Interestingly, the consumption of diesel, a major revenue earner for the Government, has gone down since the transportation system in the Capital was forced to shift to CNG. The increased use of CNG by commercial and private vehicles has seen a sharp rise in the consumption of CNG which at present does not invite any sales tax. But with financial constraints bound to increase and revenue commitments suffering badly, the Government has to exercise the option of imposing a sales tax on CNG.
Although the tax could be nominal in nature, it could be imposed with a view to cover up the losses to wipe out the sales tax deficit. In fact, a nominal imposition of around five to eight per cent sales tax is likely to hike the price of CNG by around 80 paise.

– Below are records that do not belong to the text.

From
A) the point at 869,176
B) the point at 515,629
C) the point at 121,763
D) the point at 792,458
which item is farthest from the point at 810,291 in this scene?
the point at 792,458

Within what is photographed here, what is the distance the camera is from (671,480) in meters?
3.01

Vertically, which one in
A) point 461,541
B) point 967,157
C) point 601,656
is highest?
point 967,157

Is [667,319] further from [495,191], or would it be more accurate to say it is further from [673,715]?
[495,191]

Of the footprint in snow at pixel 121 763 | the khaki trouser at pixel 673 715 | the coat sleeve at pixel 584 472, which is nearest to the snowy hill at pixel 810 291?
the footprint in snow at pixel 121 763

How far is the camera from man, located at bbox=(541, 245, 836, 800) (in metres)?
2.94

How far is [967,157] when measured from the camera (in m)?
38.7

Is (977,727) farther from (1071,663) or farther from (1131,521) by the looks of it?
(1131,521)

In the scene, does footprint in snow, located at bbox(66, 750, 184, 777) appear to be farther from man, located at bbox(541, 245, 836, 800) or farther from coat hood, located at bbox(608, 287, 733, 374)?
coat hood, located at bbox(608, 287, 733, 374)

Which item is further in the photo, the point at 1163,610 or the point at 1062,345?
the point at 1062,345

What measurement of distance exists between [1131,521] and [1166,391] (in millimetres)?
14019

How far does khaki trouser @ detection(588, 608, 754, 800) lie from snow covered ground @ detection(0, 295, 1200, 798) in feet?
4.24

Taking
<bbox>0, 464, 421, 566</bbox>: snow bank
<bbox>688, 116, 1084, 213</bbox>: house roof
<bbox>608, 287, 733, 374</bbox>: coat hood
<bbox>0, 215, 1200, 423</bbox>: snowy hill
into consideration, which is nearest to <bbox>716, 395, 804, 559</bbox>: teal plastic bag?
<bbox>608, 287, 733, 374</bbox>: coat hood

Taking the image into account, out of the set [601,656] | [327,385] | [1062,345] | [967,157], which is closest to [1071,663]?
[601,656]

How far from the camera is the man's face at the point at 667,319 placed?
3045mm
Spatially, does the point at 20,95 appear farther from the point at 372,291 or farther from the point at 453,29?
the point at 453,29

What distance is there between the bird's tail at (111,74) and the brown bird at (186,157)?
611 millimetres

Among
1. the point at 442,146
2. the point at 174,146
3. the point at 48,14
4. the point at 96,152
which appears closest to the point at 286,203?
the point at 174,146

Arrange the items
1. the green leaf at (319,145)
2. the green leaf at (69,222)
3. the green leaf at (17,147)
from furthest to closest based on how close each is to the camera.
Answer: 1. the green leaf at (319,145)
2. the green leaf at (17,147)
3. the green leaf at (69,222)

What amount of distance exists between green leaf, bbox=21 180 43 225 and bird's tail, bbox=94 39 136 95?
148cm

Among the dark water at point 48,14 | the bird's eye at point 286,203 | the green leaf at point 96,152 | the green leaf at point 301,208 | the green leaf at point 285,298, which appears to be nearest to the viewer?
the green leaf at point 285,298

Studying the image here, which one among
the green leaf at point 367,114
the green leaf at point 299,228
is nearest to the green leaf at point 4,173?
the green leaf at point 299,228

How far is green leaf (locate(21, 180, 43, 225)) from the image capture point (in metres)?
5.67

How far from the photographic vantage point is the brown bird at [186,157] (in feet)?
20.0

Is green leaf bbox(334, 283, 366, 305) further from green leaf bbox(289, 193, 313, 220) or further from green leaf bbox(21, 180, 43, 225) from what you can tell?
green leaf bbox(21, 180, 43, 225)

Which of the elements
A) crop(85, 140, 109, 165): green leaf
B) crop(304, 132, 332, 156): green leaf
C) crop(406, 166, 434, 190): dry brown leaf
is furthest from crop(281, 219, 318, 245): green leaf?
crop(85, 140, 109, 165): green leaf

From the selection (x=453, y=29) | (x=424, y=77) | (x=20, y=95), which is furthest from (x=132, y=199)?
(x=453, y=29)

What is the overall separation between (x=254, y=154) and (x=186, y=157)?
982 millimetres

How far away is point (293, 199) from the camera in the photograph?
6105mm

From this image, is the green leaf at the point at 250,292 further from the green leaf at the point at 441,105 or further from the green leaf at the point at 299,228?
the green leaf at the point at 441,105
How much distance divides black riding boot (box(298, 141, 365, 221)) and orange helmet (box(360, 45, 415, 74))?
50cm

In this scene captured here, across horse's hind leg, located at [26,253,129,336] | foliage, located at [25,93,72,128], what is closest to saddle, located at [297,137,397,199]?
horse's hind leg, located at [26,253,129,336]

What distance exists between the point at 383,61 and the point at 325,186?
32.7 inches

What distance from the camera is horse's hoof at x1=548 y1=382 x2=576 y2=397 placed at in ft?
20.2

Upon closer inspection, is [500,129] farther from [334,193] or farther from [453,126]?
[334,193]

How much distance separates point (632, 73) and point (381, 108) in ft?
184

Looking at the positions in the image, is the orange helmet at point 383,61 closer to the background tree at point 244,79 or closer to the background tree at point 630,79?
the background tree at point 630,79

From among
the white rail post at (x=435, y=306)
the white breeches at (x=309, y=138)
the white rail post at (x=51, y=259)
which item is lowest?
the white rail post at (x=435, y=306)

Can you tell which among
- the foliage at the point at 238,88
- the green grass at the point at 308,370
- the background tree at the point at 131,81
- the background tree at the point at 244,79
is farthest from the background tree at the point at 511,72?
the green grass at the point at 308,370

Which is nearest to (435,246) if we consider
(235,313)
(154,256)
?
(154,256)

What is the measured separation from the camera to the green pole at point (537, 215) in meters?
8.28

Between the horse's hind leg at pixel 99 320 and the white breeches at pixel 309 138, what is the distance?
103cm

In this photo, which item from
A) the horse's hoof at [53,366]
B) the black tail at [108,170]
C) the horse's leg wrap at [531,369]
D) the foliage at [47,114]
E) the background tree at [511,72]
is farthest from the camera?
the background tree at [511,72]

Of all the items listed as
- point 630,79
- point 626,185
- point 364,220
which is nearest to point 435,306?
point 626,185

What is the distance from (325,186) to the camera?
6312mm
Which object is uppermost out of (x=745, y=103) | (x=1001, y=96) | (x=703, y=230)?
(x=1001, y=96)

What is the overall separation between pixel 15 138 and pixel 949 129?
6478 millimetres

The Government cannot ignore the fact that CNG is becoming the main fuel and it should be taxed at the distribution point to maintain fiscal discipline and compensate for the loss incurred from low consumption of diesel. ''The argument that it is a green fuel and eco-friendly simply cannot overlook the fact that it is a major money spinner for the Government which also needs money to tackle anti-pollution programmes. The Government has no other option but to impose sales tax on CNG,'' remarked a senior official.
The Government will have to take this decision this year itself and cannot wait for the next budget as next time it is going to be a ''please all budget'' due to the Assembly elections scheduled for 2003. On the other hand, the excise collections have not been very encouraging this year. They have maintained a 17 per cent growth which is not enough to meet the budgetary target of Rs. 700 crores. Till the end of February, the excise collections stood at around Rs. 550 crores. The sales tax target was fixed at Rs. 3,800 crores but the collections are expected to fall short by around Rs. 150 crores. Of this, the loss on account of decline in revenue from the fuel sector, particularly CNG, has been put at around Rs. 100 crores.
It is understood that the Finance Department had prepared a proposal to impose four per cent tax on CNG but the opposition from some environmentalist groups has the Government dithering. The Central Government had in the Union Budget proposed a hike of 90 paise in the CNG price. This strengthens the case of the Delhi Government to impose a nominal sales tax cess on CNG to make up for the loss of revenue. At present, the loss if around Rs. 100 crores but with the increase in consumption anticipated this year round, the loss could well double up if the Government does not exercise the taxation option.